# Massachusetts?



## ScottyChaos (Mar 19, 2013)

If anyone is from massachusetts, we should plan a get together sometime.


----------



## mezzoforte (May 16, 2010)

I probably wouldn't talk lol.


----------



## ScottyChaos (Mar 19, 2013)

mezzoforte said:


> I probably wouldn't talk lol.


That's fine.  Shoot me a PM we could set something up!


----------



## stookified (Sep 15, 2012)

I'm from MA, and would be down to gather with yall, and maybe wouldn't too much but at least we could practice lol


----------



## Cam1 (Dec 4, 2011)

Eh, bout an hour north of Mass. I'd consider it if anything ever happened.


----------



## Limmy (Feb 15, 2013)

can i come?


----------



## ScienceGuy (Mar 9, 2012)

I'm in Cambridge, might be interested if anything ever happens


----------



## JakeBoston1000 (Apr 8, 2008)

i would but i'm old as **** so i wouldn't have much in common with any of you except anxiety.


----------



## cellophanegirl (Sep 21, 2009)

Hi, I really could use some new friends. My social life is seriously lacking right now, and I would like that to change as soon as possible. 

If you live in MA (Boston would be best) and want to chat some, send me a PM. 

My sa keeps me from having a solid social group, but I'm not insanely socially awkward, and I can carry a decent conversation once I get to know someone. I would prefer to make friends with people who are at a similar level. I would also prefer to meet people around my age (24). I could really use more female friends, but I'm open to guy friends as well. 
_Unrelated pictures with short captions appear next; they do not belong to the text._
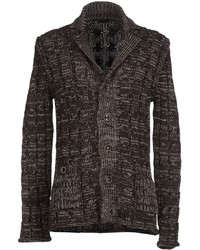 Dark Brown Knit Cardigan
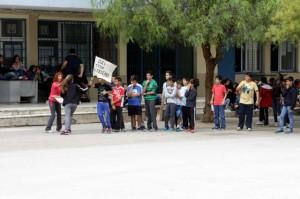 Μέρα σχολικού αθλητισμού ενάντια στη βία και το ρατσισμό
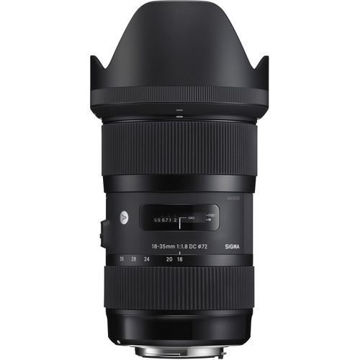 buy Sigma 18-35mm f/1.8 DC HSM Art Lens for Sony A in India imastudent.com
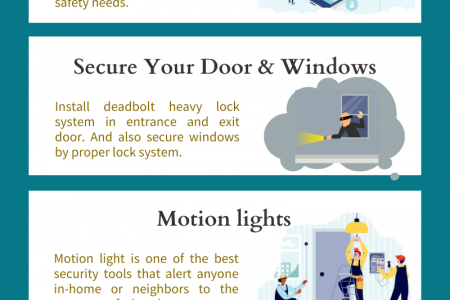 5 Tips By Locksmith Hackensack NJ To Keep Burglar Away From Home Infographic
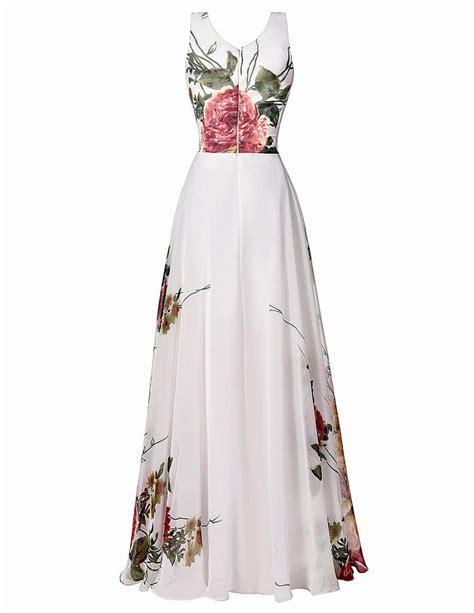 pattern elegant dress grace karin flower pattern floral prom dresses sleeveless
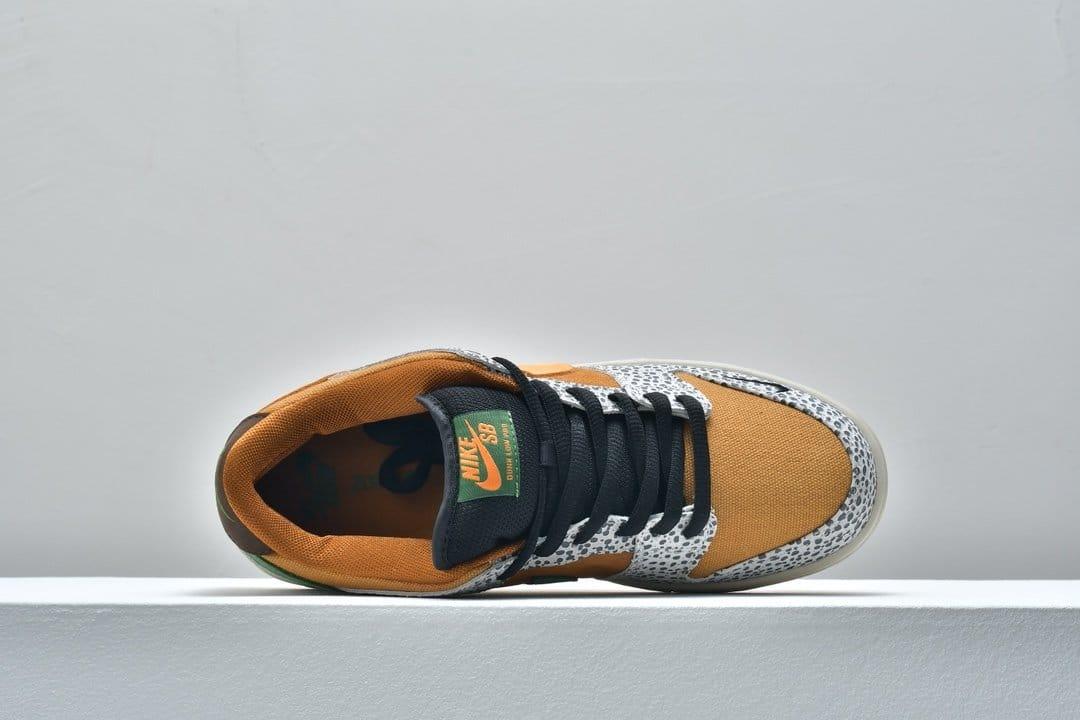 Nike Dunk Low Pro SB Safari 3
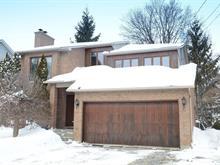 Maison à vendre à Terrasse-Vaudreuil, Montérégie, 209, 5e Boulevard, 22198824 - Centris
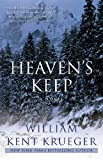img - for Heaven's Keep: A Novel (Cork O'Connor) book / textbook / text book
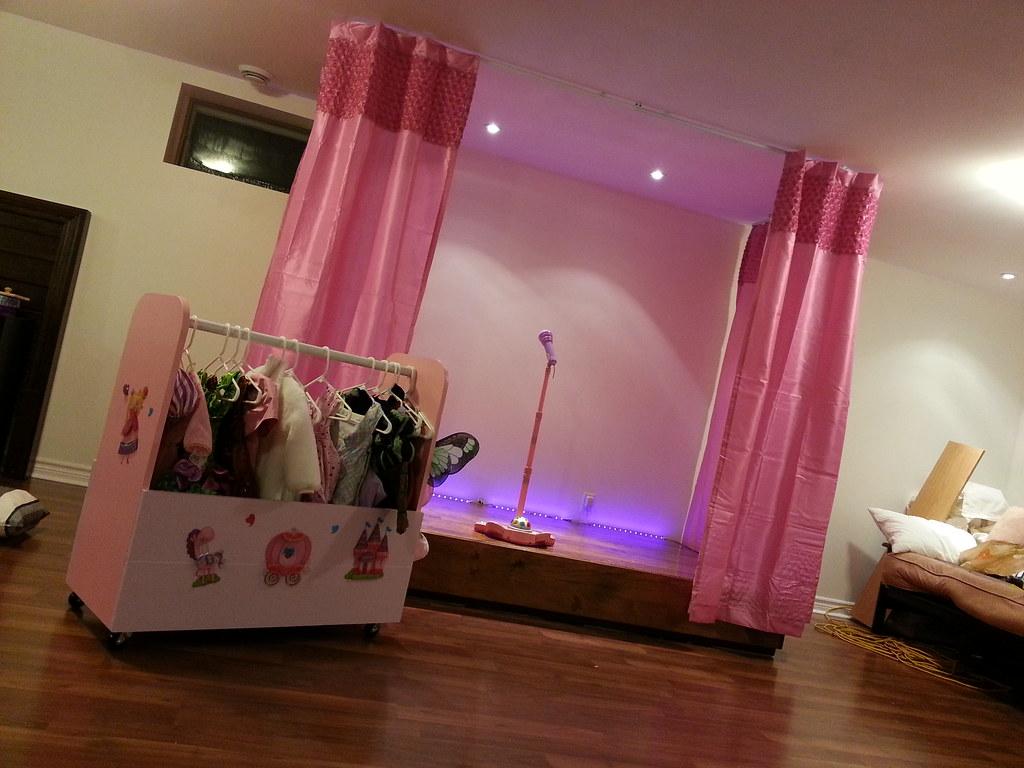 Kids Bedroom Decals Stage And Costume Wardrobe Kids Playroom Stage Built
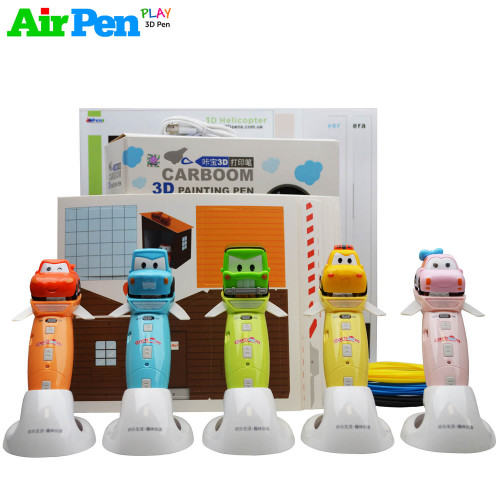3D Ручка Air Pen Сarboom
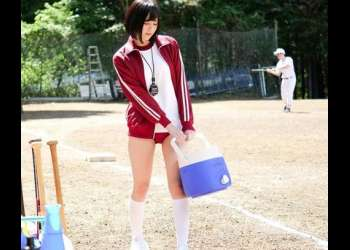 【涼森れむ】『野球部のみんなの為に…』自ら男子部員全員の性処理ペットになった美少女マネージャー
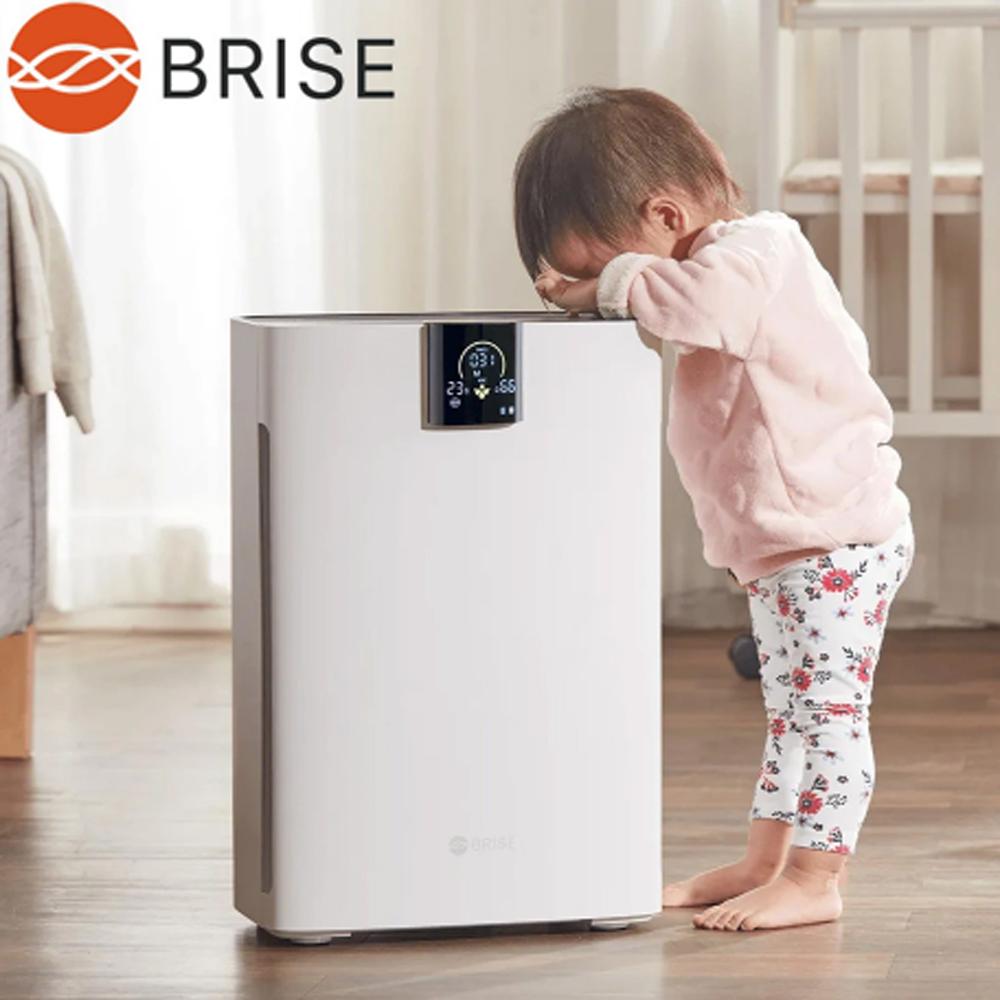 預購【BRISE】C360 防疫級空氣清淨機 (可淨化 99.99% 空氣中流感、腸病毒)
Hopefully there are more people lurking around this thread than actually posting in it. Say hi, I don't bite!


----------



## Limmy (Feb 15, 2013)

Limmy said:


> can i come?


can i come?


----------



## lonelygirl33 (Apr 13, 2013)

I go to school in Vermont and my parents house is in northeastern Ct so if anything happens when I'm back home I'd be interested


----------



## Necroline (Jun 1, 2011)

19 year old living near boston, i'd do it!


----------



## Zaiaku (Nov 21, 2009)

If anything gets planned lemme know. :yes


----------



## factmonger (Aug 4, 2010)

I live about 30 minutes outside of Boston. I'd be down at some point.


----------



## Cam1 (Dec 4, 2011)

Well, seems like a lot of people are in the area in interested. We should actually plan something for the summer, no? Idk how I'd do, maybe hanging out with other people with SA would make it easier?


----------



## Limmy (Feb 15, 2013)

can i come?


----------



## Daveyboy (Jan 13, 2013)

Limmy said:


> can i come?





Limmy said:


> can i come?





Limmy said:


> can i come?


hahhahahah...No answer yet? haha you're a riot!!


----------



## Limmy (Feb 15, 2013)

Daveyboy said:


> hahhahahah...No answer yet? haha you're a riot!!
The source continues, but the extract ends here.